Flat Wash – damp paper
First wet the paper. The paint is applied to a sloping surface in slightly overlapping horizontal bands from the top down. Once complete, the wash should be left to dry and even itself out without working back into it.
1. Wet the paper and allow it to dry until the shine has almost gone. Check it from the side.
2. Charge your brush with paint, and starting in the upper left corner touch your brush to the paper and gently pull a straight line of paint to the upper right corner.
3. Refill your brush and start the next stroke at the bottom of the first stroke, overlapping the bead of paint formed at the bottom of the first stroke.
4. At the end, carefully pick up the bead of paint that runs across the bottom using your brush or tissue.
5. Allow it to dry on a slight slant.
Graded Watercolor Wash – damp paper
This requires the pigment to be diluted with more water for each horizontal stroke. The result is a wash that fades out gradually and evenly.
1. Step 1, 2 and 4 as above
2. Step 3, pick up a little more water and start each new stroke overlapping bead.
Two Tone Wash
1. With the 1st color create a graded wash from top to bottom.
2. Allow it to dry.
3. Turn the paper upside down and repeat with the 2nd color. Allow to dry.
Grade the first wash with one color to about half way, then pick up the bead with a second color and grade it to the end.
Glazed Wash(Layering Colour)
Glazing is a similar watercolor technique to a wash, but uses a thin, transparent pigment applied over dry existing washes. Its purpose is to adjust the color and tone of the underlying wash. Transparent pigments such as Rose Madder (or Permanent Rose), Cobalt Blue etc are ideal for glazing as they are stains and can be applied layer after layer to achieve the desired effect. Be sure each layer is thoroughly dry before applying the next.
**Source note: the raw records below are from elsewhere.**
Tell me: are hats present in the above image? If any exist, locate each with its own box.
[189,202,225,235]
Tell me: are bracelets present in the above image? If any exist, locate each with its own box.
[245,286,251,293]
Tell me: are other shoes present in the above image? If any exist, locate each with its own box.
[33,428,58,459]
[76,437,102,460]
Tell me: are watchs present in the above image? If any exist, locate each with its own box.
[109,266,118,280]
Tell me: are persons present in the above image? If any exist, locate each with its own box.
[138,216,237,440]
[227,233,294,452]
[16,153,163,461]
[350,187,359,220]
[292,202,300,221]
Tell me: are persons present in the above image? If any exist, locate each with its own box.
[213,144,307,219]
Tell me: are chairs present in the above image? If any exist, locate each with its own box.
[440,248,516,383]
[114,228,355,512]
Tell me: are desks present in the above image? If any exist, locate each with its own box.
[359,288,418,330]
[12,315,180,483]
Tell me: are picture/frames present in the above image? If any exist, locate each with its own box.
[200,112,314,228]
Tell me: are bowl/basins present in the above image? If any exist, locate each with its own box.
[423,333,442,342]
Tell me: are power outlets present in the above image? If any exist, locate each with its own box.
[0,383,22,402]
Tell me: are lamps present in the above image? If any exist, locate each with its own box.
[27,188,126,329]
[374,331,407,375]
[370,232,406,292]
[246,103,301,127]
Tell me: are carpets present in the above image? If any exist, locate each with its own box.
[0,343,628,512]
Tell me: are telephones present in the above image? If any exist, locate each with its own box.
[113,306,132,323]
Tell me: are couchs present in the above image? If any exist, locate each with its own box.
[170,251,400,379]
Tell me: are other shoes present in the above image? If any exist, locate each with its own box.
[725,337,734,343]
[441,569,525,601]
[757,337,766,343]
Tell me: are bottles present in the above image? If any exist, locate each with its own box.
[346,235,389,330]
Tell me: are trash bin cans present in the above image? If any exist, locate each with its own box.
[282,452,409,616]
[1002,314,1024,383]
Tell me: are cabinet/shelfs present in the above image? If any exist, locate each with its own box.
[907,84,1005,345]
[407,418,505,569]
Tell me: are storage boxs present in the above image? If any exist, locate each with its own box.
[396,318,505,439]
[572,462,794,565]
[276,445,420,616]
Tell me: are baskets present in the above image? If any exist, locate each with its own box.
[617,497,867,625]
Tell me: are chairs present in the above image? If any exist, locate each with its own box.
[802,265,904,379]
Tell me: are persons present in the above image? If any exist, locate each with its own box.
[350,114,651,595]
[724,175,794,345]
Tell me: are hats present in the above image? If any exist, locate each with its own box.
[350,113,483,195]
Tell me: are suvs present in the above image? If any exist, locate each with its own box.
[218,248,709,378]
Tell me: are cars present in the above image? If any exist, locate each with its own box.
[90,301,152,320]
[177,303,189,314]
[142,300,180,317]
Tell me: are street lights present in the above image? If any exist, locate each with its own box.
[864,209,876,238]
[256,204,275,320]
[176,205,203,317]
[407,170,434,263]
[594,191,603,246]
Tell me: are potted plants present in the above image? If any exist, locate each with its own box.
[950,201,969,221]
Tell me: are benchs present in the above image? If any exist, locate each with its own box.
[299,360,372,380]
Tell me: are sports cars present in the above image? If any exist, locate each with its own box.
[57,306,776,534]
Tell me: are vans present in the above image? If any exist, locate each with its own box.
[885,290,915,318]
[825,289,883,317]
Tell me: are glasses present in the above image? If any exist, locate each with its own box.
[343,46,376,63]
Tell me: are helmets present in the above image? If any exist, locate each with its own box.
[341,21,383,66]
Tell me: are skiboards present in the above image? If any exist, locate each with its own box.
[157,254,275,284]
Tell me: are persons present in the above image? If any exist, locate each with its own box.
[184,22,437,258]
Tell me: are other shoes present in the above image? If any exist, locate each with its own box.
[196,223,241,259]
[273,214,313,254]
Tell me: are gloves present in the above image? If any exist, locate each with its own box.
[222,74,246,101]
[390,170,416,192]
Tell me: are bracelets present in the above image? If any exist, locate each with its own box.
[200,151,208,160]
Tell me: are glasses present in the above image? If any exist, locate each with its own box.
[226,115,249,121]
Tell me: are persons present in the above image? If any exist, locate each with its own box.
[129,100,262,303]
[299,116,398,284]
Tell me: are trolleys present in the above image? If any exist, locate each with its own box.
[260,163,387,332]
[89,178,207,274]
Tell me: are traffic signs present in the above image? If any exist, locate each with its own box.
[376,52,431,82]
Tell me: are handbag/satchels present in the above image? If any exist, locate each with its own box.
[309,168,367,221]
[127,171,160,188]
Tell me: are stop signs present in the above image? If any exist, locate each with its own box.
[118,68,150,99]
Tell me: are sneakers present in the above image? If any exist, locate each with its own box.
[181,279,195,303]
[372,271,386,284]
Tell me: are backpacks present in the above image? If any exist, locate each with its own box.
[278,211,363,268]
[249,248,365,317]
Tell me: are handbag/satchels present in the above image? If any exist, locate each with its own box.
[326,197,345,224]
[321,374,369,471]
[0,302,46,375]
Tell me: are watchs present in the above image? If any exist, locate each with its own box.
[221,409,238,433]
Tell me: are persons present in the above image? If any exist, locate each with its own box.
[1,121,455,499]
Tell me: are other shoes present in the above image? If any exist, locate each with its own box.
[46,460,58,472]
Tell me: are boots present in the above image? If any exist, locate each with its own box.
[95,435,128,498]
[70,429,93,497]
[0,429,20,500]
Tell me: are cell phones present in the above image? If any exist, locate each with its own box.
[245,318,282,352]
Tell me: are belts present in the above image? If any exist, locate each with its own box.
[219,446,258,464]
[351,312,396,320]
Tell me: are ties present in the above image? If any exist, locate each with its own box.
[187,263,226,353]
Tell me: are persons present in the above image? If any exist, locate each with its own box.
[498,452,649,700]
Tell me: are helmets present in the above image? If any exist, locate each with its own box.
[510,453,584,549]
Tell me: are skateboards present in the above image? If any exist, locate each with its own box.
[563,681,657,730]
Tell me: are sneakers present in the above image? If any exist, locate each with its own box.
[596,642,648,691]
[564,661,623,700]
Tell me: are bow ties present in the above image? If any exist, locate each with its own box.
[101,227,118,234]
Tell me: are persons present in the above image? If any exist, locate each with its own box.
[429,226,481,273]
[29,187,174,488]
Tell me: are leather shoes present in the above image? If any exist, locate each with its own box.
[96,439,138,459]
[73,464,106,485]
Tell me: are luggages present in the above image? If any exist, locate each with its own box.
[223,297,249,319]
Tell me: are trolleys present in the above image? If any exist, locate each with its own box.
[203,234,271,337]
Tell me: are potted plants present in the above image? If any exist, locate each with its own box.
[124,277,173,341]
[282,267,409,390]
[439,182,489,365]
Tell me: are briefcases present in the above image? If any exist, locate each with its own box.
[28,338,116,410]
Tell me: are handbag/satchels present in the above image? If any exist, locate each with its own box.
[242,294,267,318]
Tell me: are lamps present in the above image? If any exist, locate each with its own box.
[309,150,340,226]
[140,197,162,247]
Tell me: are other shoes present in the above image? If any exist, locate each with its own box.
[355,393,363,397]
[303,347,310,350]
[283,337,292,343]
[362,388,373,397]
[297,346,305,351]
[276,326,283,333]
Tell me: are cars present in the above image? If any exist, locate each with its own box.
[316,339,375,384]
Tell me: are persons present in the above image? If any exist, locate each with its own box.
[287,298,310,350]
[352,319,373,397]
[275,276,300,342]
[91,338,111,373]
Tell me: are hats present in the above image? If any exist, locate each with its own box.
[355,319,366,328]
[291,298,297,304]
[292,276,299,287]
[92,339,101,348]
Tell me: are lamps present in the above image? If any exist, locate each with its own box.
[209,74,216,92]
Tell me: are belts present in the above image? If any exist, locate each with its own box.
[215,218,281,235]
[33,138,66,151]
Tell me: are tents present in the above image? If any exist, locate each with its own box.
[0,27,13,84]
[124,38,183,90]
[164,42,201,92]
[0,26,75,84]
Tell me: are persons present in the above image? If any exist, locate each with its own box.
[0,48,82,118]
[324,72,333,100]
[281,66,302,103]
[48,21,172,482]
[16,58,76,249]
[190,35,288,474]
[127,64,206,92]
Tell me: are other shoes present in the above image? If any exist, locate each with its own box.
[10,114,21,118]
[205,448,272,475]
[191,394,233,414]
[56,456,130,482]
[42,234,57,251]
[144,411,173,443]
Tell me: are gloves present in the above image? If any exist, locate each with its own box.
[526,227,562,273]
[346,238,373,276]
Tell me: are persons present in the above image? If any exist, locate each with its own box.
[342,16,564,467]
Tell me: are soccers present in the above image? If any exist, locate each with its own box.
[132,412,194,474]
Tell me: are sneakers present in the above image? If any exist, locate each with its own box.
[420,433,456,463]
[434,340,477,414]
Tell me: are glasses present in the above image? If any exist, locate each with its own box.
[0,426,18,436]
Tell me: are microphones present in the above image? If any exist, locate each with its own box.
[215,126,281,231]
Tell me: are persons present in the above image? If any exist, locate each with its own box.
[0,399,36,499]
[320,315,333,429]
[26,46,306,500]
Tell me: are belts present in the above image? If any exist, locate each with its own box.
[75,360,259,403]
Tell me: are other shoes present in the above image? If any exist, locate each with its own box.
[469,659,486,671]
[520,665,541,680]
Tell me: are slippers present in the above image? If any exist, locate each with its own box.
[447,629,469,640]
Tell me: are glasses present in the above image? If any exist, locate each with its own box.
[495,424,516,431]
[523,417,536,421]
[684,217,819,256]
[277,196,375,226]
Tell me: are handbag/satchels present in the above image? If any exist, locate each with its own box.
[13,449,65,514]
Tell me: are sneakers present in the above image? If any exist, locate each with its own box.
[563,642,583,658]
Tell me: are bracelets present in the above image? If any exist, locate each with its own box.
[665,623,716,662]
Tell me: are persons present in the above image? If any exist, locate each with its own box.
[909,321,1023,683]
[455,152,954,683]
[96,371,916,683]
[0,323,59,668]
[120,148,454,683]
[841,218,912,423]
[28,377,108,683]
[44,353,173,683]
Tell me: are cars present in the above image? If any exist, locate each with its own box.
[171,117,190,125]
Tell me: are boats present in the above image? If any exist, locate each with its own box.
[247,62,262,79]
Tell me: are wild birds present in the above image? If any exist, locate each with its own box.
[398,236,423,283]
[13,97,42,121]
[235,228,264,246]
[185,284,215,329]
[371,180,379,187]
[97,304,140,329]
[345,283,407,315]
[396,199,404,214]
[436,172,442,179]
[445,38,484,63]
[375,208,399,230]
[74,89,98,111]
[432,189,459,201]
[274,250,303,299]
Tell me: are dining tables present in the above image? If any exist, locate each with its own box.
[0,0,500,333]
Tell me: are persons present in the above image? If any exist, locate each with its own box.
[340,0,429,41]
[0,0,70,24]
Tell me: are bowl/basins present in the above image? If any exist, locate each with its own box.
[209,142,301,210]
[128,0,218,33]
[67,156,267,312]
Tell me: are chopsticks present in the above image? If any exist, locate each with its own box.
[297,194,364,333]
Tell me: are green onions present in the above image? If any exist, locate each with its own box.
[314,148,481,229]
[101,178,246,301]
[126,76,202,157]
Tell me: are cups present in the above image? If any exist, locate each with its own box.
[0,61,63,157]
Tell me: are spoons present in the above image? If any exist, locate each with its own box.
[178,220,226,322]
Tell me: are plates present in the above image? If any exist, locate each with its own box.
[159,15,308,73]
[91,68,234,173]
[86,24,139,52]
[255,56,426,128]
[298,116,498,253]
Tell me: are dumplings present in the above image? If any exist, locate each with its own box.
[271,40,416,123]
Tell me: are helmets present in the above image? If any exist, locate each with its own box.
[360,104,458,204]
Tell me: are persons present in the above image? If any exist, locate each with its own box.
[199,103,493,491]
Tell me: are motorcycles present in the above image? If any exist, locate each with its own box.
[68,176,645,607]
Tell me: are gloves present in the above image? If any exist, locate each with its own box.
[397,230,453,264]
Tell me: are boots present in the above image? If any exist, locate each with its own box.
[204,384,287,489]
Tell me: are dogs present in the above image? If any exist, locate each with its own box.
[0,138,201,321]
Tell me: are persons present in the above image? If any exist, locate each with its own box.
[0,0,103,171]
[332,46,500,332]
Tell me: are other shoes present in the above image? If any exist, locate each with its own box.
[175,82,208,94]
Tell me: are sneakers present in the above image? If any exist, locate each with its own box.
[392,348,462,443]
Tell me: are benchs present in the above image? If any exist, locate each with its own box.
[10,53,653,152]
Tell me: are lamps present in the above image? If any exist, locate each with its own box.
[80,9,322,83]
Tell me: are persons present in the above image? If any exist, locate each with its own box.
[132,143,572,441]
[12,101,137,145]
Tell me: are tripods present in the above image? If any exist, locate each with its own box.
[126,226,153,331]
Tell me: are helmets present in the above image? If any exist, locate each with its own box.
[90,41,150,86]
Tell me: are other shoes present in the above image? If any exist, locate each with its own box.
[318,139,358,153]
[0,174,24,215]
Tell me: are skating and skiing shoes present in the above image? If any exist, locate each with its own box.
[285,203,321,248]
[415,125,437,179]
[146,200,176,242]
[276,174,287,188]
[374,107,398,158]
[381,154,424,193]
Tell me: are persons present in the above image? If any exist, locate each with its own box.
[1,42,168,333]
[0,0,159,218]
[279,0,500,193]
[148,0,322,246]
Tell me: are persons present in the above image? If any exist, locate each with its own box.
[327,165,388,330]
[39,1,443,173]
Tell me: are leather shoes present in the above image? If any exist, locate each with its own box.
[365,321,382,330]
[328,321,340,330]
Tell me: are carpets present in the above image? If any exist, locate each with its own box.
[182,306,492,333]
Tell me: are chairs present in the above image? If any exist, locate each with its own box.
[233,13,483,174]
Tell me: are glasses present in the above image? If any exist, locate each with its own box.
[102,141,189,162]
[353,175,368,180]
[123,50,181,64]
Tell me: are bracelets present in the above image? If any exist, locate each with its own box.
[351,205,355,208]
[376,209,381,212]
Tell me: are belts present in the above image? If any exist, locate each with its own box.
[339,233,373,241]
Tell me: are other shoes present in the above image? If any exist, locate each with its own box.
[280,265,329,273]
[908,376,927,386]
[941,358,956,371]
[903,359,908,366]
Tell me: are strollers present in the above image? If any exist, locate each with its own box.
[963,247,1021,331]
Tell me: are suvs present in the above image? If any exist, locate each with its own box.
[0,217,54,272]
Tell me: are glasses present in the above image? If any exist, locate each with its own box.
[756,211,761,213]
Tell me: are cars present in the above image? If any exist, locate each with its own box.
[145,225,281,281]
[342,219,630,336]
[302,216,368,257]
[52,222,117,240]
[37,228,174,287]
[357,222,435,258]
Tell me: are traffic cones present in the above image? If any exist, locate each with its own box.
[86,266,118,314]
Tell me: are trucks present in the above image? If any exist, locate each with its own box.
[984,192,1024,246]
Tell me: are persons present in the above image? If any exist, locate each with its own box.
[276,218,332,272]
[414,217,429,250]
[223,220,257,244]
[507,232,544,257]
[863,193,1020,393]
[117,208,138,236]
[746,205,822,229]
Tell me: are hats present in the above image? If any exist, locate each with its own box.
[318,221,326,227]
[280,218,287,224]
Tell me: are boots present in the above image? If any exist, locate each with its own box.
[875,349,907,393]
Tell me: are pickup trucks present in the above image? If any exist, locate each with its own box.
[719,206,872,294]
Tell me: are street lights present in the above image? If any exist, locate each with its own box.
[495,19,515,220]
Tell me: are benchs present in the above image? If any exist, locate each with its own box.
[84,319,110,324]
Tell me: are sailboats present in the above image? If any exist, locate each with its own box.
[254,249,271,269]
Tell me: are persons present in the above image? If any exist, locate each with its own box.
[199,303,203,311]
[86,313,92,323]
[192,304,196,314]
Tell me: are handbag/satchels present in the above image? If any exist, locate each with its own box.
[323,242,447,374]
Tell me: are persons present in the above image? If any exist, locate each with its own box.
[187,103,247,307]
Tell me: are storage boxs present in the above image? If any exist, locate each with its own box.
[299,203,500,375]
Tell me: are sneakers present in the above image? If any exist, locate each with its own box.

Granulating paints, such as yellow ochre, Ultramarine Blue should be layered last as they lift easily.
Rules for glazing
· Work from lightest to darkest and opaque to transparent. Opaque pigments do not glaze well. Also, try to use staining pigments for the first layers.
- · Use very little pressure and a soft brush so underlying layers of paint are not disturbed.
- · Each layer of color should dry thoroughly before glazing the next layer over it.
1. Paint 2 separate shapes with your cool red (staining colors) and allow them to dry.
2. Wash lightly over the top of half the first shape with the same color again. VALUE is the lightness or darkness of a color.
3. Wash lightly over the top of the 2nd shape with a different color.
Practice and play and you will soon start to master and enjoy using the wash techniques in your paintings.